=== ASSIGNMENT ===
An exact copy of every record is needed, with all pictures omitted.

-=-=-

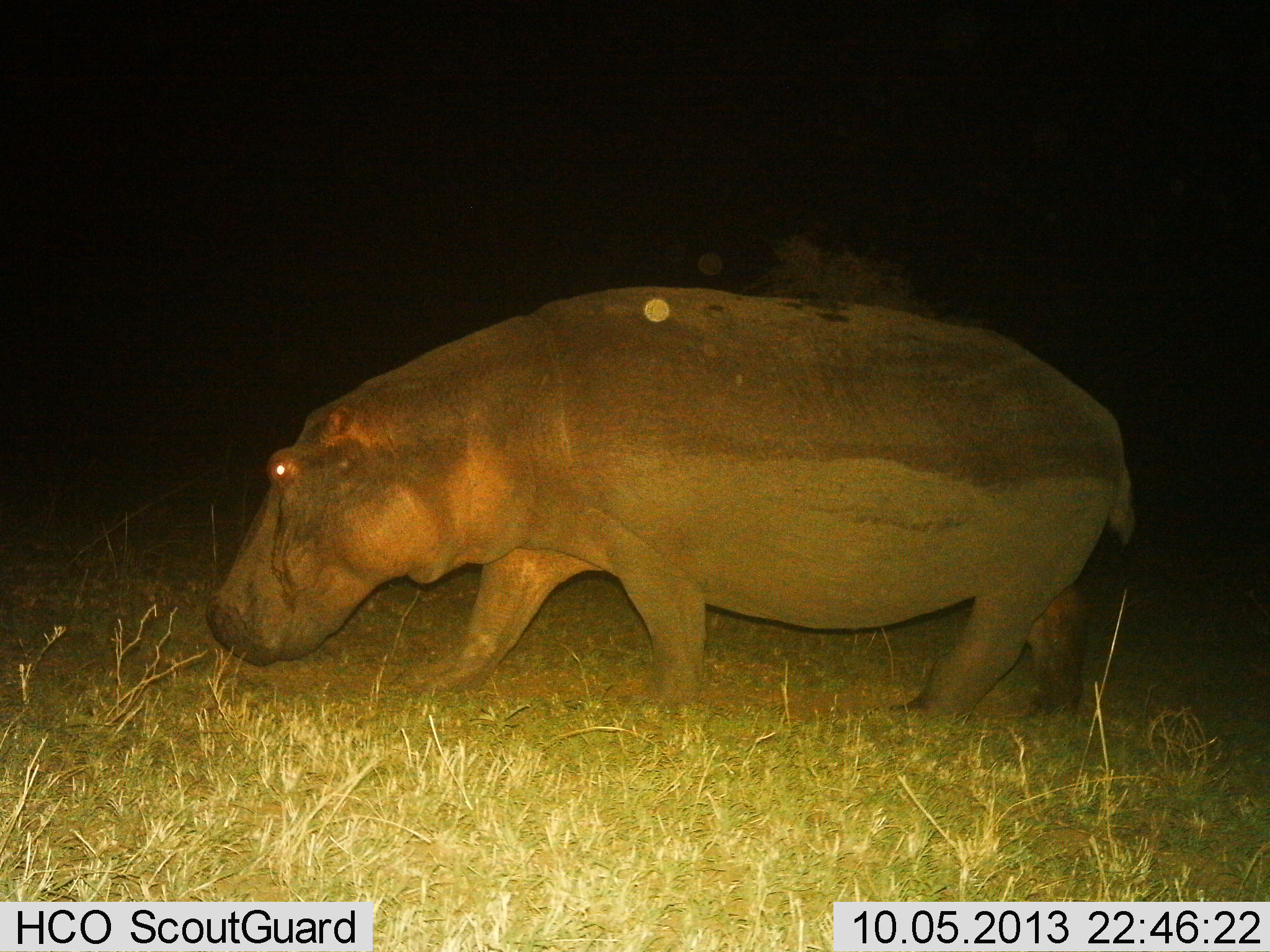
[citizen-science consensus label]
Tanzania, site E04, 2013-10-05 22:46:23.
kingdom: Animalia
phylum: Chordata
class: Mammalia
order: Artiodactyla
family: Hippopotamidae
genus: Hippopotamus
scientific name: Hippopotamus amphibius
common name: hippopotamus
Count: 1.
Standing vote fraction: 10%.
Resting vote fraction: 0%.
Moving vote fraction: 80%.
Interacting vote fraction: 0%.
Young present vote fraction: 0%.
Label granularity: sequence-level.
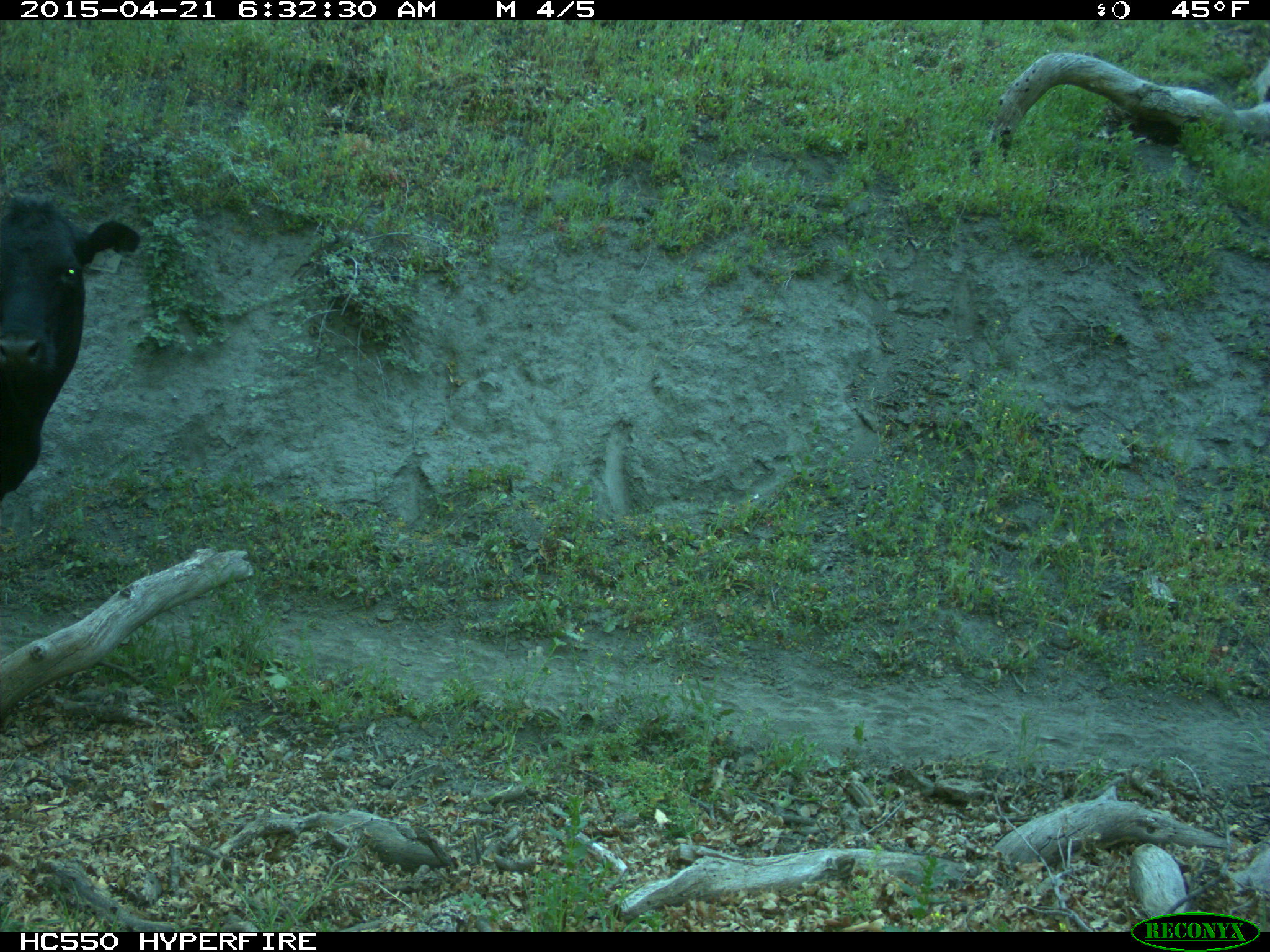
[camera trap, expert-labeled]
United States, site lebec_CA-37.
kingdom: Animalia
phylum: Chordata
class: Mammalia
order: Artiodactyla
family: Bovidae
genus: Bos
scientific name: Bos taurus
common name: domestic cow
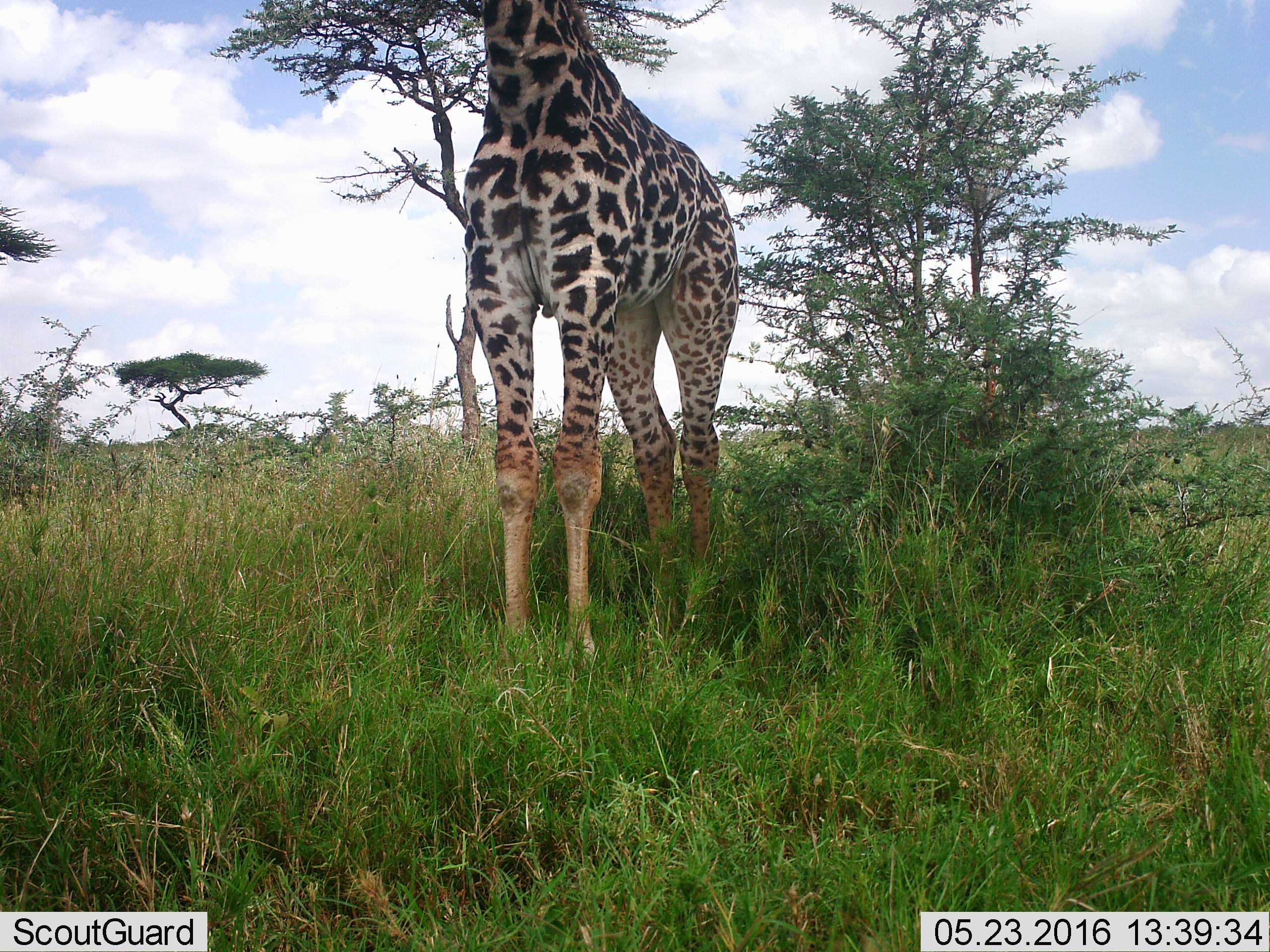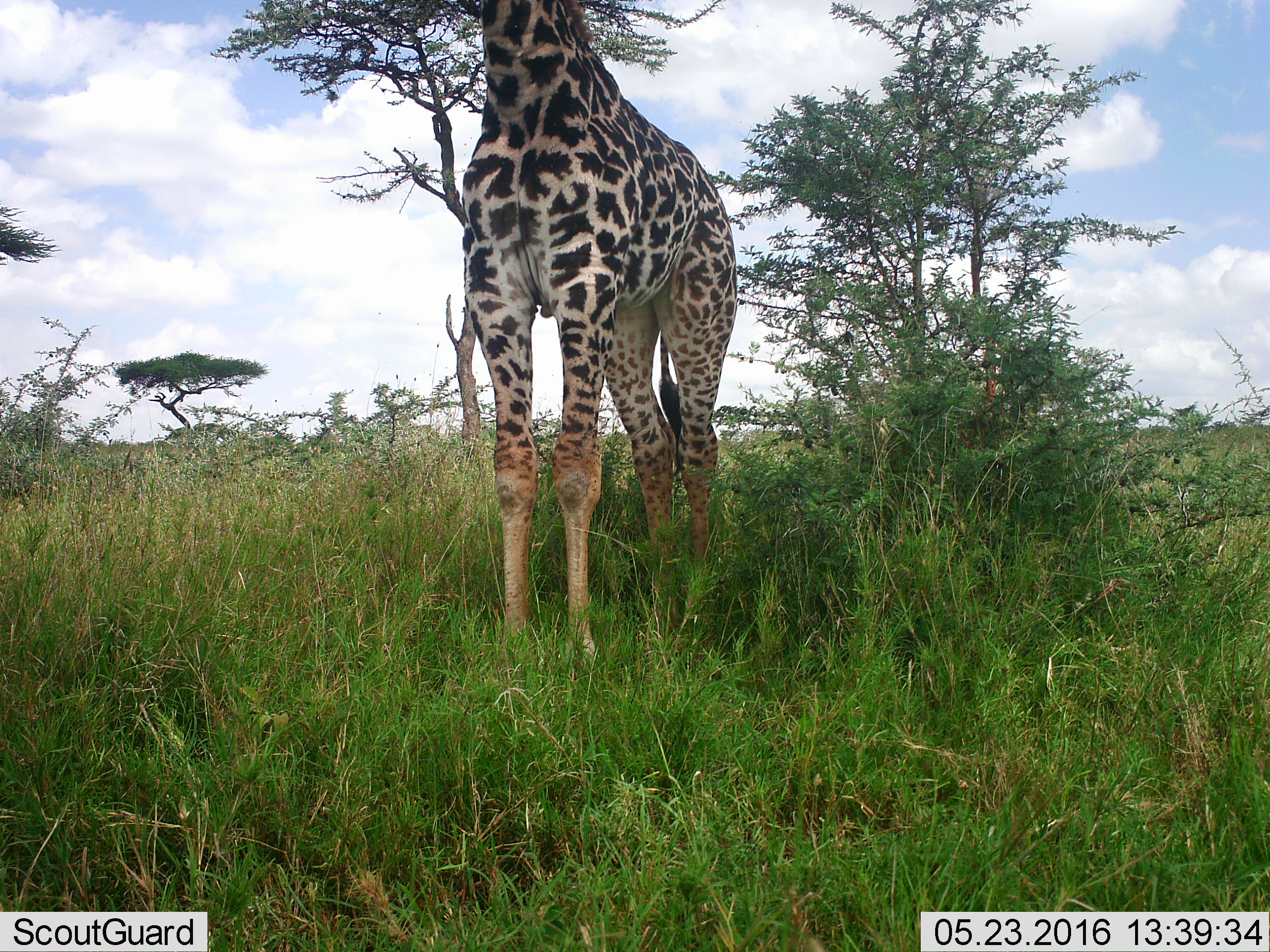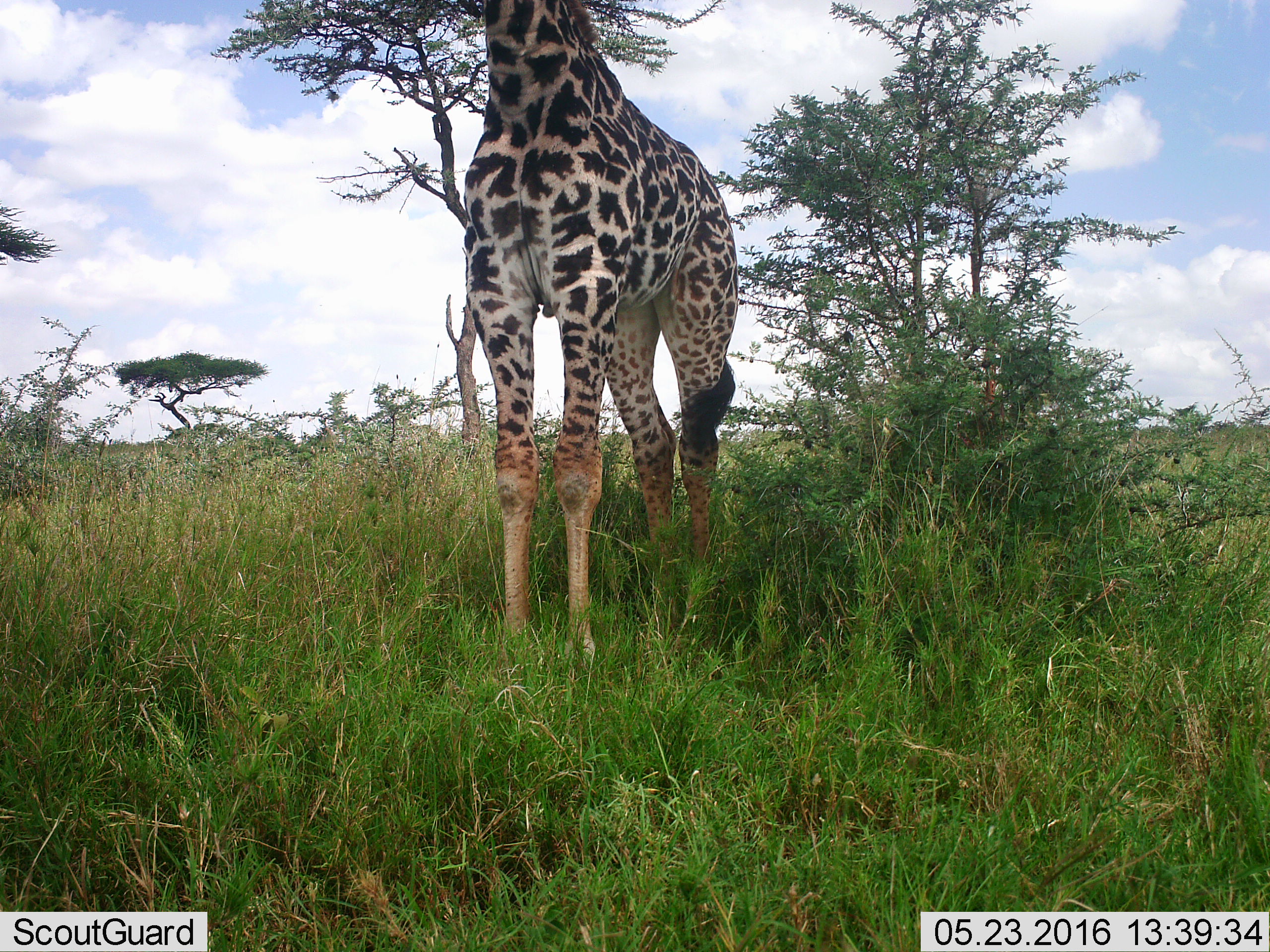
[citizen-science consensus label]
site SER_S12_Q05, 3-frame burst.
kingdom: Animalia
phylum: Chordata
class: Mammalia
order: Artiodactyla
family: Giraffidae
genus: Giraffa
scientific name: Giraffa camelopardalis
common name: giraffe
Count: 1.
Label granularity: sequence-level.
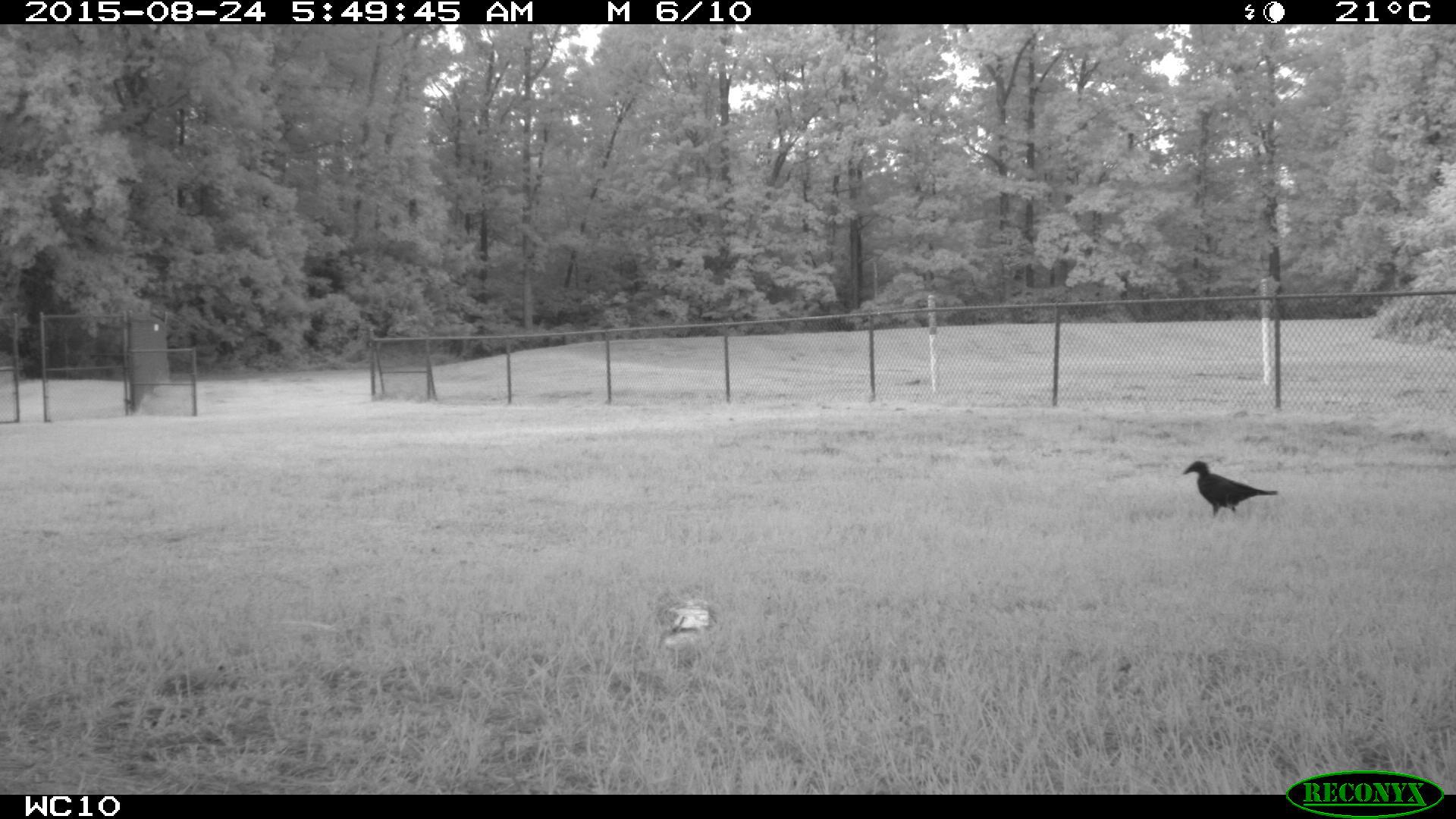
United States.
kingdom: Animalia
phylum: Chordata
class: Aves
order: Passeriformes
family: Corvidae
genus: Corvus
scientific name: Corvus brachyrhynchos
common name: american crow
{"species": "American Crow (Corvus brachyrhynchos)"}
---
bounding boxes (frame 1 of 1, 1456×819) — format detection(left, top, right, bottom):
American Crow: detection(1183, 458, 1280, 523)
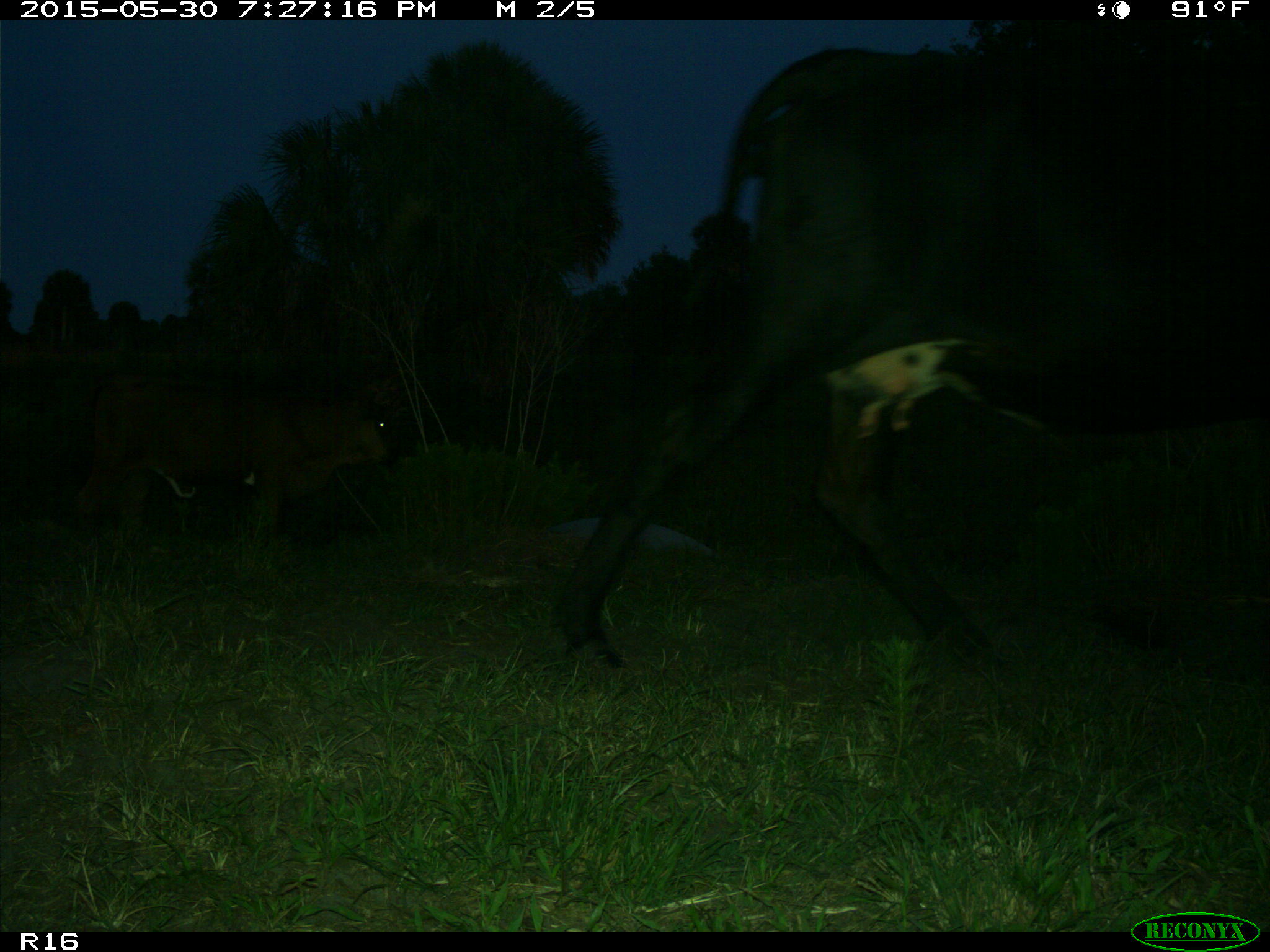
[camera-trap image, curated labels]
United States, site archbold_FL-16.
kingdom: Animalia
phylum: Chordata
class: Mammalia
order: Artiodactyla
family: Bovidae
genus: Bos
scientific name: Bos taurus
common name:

-=-=-

=== EXERCISE SOLUTION ===
[citizen-science consensus label]
Tanzania, site E04, 2013-10-05 22:46:23.
kingdom: Animalia
phylum: Chordata
class: Mammalia
order: Artiodactyla
family: Hippopotamidae
genus: Hippopotamus
scientific name: Hippopotamus amphibius
common name: hippopotamus
Count: 1.
Standing vote fraction: 10%.
Resting vote fraction: 0%.
Moving vote fraction: 80%.
Interacting vote fraction: 0%.
Young present vote fraction: 0%.
Label granularity: sequence-level.
[camera trap, expert-labeled]
United States, site lebec_CA-37.
kingdom: Animalia
phylum: Chordata
class: Mammalia
order: Artiodactyla
family: Bovidae
genus: Bos
scientific name: Bos taurus
common name: domestic cow
[citizen-science consensus label]
site SER_S12_Q05, 3-frame burst.
kingdom: Animalia
phylum: Chordata
class: Mammalia
order: Artiodactyla
family: Giraffidae
genus: Giraffa
scientific name: Giraffa camelopardalis
common name: giraffe
Count: 1.
Label granularity: sequence-level.
United States.
kingdom: Animalia
phylum: Chordata
class: Aves
order: Passeriformes
family: Corvidae
genus: Corvus
scientific name: Corvus brachyrhynchos
common name: american crow
{"species": "American Crow (Corvus brachyrhynchos)"}
---
bounding boxes (frame 1 of 1, 1456×819) — format detection(left, top, right, bottom):
American Crow: detection(1183, 458, 1280, 523)
[camera-trap image, curated labels]
United States, site archbold_FL-16.
kingdom: Animalia
phylum: Chordata
class: Mammalia
order: Artiodactyla
family: Bovidae
genus: Bos
scientific name: Bos taurus
common name:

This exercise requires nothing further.